Mr. Justice Mitchell,

This is an action for the purchase money of land and the defense is that plaintiff’s title is not marketable. The case stated shows the facts to be briefly these: One Latham conveyed the land in 1880 to his stepson, the plaintiff, who in turn conveyed to his mother, Latham’s wife, and she, dying, devised *35it to plaintiff in remainder, after a life estate to Latham. In 1890, after his wife’s death, Latham filed a bill to set aside the deed of 1880 to plaintiff, on the grounds of fraud, undue influence, non delivery, etc. Pending this bill, proceedings in lunacy resulted in a finding that Latham had been a lunatic from January, 1892. This finding was traversed, but before the traverse was filed, a committee was appointed and substituted as complainant in the bill in equity. Some testimony was then taken in the equity case, but both it and the lunacy proceedings were pending and undetermined when, in November, 1893, Latham died, leaving a will dated in March, 1892, by which he devised his whole estate to a Mrs. Moore. In 1896 the master filed the testimony in the equity suit (but no report), the committee discontinued the suit of record, and, on payment of costs, etc., the court formally approved the discontinuance.

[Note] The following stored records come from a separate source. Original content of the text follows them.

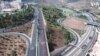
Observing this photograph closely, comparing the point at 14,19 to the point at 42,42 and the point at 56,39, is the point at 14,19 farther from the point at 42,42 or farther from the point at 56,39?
the point at 42,42

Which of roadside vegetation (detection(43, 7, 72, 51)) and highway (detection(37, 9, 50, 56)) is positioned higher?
highway (detection(37, 9, 50, 56))

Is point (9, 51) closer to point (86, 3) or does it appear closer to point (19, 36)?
point (19, 36)

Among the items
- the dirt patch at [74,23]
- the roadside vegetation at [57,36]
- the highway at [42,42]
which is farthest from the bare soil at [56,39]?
the dirt patch at [74,23]

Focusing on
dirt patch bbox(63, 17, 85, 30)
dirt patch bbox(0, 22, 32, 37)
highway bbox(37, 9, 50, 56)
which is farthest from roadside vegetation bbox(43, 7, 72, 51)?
dirt patch bbox(63, 17, 85, 30)

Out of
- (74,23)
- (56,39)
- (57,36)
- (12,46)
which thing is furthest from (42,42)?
(74,23)

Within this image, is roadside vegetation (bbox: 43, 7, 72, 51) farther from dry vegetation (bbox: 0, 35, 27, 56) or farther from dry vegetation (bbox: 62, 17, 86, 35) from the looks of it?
dry vegetation (bbox: 0, 35, 27, 56)

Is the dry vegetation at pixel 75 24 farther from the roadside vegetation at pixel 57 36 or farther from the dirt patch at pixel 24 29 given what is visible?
the dirt patch at pixel 24 29

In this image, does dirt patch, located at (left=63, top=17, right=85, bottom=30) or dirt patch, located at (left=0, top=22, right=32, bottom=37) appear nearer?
dirt patch, located at (left=0, top=22, right=32, bottom=37)

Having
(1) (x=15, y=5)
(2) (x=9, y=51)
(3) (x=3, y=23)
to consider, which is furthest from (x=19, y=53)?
(1) (x=15, y=5)
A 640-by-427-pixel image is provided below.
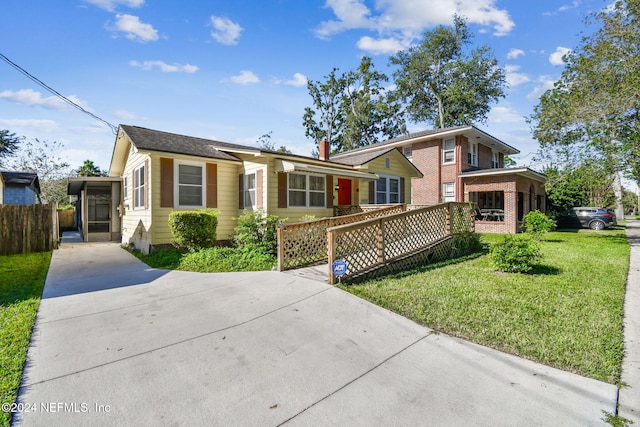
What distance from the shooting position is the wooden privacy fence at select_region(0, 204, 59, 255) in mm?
10008

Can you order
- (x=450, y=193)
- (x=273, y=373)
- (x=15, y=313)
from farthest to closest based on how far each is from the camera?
(x=450, y=193) → (x=15, y=313) → (x=273, y=373)

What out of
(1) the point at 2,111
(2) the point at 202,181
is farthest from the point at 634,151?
(1) the point at 2,111

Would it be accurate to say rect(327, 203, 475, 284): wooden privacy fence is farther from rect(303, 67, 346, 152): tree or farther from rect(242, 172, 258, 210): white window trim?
rect(303, 67, 346, 152): tree

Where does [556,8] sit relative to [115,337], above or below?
A: above

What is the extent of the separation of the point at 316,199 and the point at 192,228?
A: 5.18m

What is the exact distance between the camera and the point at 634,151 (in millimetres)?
12008

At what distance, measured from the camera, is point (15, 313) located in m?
4.51

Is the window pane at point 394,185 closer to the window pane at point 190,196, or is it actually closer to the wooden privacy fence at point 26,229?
the window pane at point 190,196

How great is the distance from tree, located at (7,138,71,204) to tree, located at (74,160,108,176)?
90.5 inches

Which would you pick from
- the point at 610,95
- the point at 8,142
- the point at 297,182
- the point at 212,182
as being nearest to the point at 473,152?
the point at 610,95

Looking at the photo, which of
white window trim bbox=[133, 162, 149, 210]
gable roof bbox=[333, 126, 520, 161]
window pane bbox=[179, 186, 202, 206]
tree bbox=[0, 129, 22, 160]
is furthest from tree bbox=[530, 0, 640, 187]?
tree bbox=[0, 129, 22, 160]

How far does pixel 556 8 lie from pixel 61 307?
18.3 meters

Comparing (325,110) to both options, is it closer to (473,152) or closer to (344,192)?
(473,152)

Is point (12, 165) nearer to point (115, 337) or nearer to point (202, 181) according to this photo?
point (202, 181)
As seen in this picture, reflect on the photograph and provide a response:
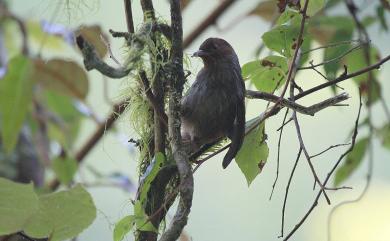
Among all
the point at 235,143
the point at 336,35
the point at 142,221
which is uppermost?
the point at 336,35

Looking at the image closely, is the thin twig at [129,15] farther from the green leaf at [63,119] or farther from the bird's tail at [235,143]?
the green leaf at [63,119]

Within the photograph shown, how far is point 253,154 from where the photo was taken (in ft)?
2.81

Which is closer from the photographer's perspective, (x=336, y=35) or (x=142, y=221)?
(x=142, y=221)

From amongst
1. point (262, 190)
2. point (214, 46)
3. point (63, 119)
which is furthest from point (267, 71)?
point (262, 190)

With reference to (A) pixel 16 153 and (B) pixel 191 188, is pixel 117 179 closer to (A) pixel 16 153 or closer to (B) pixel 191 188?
(A) pixel 16 153

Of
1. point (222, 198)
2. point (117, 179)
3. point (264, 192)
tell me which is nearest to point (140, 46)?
point (117, 179)

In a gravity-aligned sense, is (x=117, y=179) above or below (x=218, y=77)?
below

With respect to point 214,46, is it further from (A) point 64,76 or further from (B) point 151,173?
(B) point 151,173

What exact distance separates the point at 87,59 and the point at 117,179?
3.30ft

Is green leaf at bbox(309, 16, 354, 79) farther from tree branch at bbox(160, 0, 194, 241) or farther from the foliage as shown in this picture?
the foliage

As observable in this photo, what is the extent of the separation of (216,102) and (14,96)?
35 cm

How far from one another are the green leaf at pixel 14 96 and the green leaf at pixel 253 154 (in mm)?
428

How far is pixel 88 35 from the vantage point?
117cm

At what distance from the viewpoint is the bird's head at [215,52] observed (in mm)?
1072
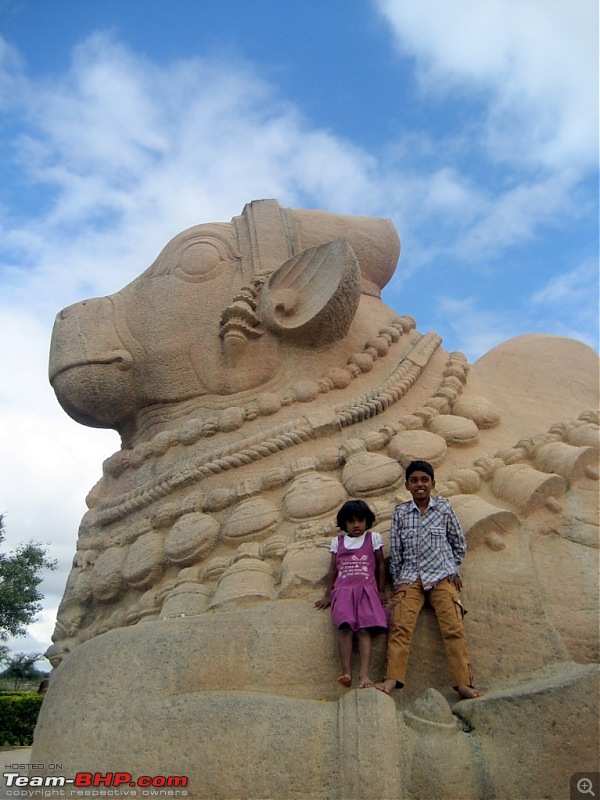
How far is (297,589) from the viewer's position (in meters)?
2.90

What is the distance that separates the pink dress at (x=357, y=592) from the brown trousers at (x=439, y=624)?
0.07 m

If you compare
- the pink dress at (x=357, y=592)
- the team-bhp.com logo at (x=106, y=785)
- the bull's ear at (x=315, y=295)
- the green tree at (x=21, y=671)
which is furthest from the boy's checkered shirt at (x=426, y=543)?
the green tree at (x=21, y=671)

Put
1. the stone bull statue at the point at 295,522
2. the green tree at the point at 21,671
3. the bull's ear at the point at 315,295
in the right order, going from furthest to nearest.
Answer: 1. the green tree at the point at 21,671
2. the bull's ear at the point at 315,295
3. the stone bull statue at the point at 295,522

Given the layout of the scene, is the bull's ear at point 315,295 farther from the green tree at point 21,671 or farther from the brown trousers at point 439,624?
the green tree at point 21,671

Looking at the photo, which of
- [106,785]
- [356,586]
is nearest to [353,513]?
[356,586]

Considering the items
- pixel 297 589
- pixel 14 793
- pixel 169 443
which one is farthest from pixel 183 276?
pixel 14 793

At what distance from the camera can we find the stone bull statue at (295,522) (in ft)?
7.47

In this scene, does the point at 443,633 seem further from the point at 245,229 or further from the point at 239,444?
the point at 245,229

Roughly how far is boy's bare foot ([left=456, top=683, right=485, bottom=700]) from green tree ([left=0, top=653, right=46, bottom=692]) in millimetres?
27715

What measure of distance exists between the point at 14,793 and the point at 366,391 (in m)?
2.50

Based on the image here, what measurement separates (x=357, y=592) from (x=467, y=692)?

The objections of the appellant to the title are that neither the committee nor the attorney had any authority to discontinue the suit after the death of their principal, and that such discontinuance is not a bar to the devisee or heirs at law of Latham to have the suit reinstated, or to bring a new one for the same cause of action. The case stated then proceeds that if the court shall be of opinion that the discontinuance was properly made, and that the plaintiff can, in so far as the said equity suit affects his title, convey to defendant a fee simple, etc., then judgment for plaintiff, but if the court shall be of opinion that the “said discontinuance wa,s improperly entered and, therefore, plaintiff’s title is not a good marketable title,” etc., then judgment for defendant. In thus submitting to the court an alternative judgment, turning merely on the validity of the discontinuance, the case stated is defective because it bases the judgment on an inconclusive fact. A discontinuance, rightly or wrongly entered, even if entered by Latham himself in his lifetime, would not be a bar to a second action for the same cause, by him or his successor in title, and defendant is not and cannot be put in the position of a purchaser without notice. But, as it is very clear that the discontinuance was without authority, we are enabled, notwithstanding the defect, to enter judgment. The bill was an assertion by Latham that the title was still in himself, notwithstanding his conveyance, and his committee prosecuted the suit only in his right and for his benefit. When he died the *36authority of the committee ended, and Latham’s title, whatever it was, passed to his devisee if his will-was valid, 'or otherwise to his heirs at law. In neither case had the committee any title or right to control the assertion of the title which had been in Latham. The bill was in substance an ejectment, and the right of a personal representative to bring or prosecute an ejectment must depend on special circumstances such as a direction to sell, etc.: Cornell v. Green, 10 S. & R. 14; Kirk v. Carr, 54 Pa. 285.

Whether the discontinuance of the equity suit, however, was rightly or wrongly entered, the title of plaintiff is still liable to appellant’s objection that, at least as to a purchaser with notice, it is open to litigation on the subject-matter of the bill, and therefore is not marketable in the sense that the case stated calls for.

Judgment reversed and judgment directed to be entered for the defendant.